Aim ▸ Extract the section of the items below that opens with the line containing "Of the group" and closes with the line containing "which item is". Copy those lines word for word, including both of those lines.

Input data ▸
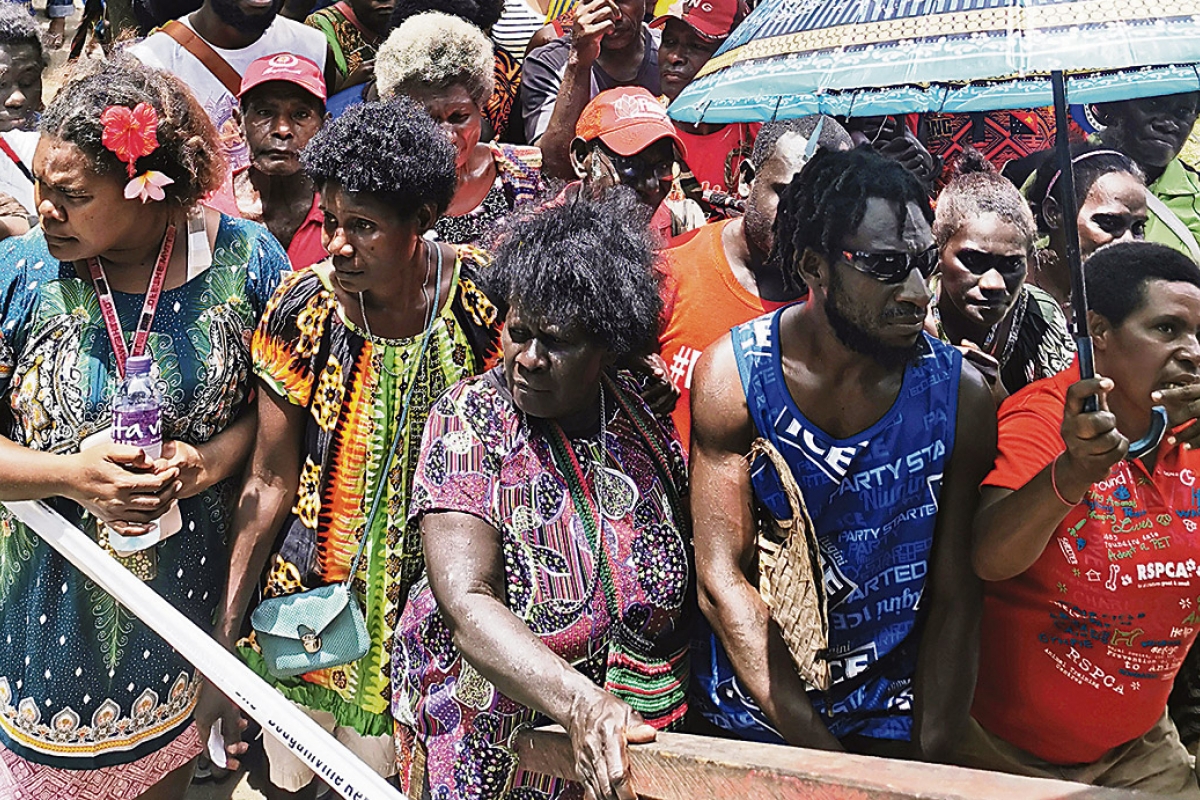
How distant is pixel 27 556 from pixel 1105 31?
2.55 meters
==
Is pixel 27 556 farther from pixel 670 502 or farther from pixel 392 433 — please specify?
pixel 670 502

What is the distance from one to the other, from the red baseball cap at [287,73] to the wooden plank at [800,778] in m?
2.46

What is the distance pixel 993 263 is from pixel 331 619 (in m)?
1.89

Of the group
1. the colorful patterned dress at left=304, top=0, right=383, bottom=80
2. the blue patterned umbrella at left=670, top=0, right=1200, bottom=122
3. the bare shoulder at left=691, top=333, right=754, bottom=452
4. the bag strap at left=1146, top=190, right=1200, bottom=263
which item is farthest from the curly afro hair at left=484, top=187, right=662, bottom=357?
---
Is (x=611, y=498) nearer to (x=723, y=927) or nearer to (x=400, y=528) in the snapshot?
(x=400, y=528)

Answer to this task ▸
Of the group
1. the colorful patterned dress at left=304, top=0, right=383, bottom=80
2. the blue patterned umbrella at left=670, top=0, right=1200, bottom=122
3. the bare shoulder at left=691, top=333, right=754, bottom=452
4. the bag strap at left=1146, top=190, right=1200, bottom=263
which item is farthest from the curly afro hair at left=484, top=187, right=662, bottom=357?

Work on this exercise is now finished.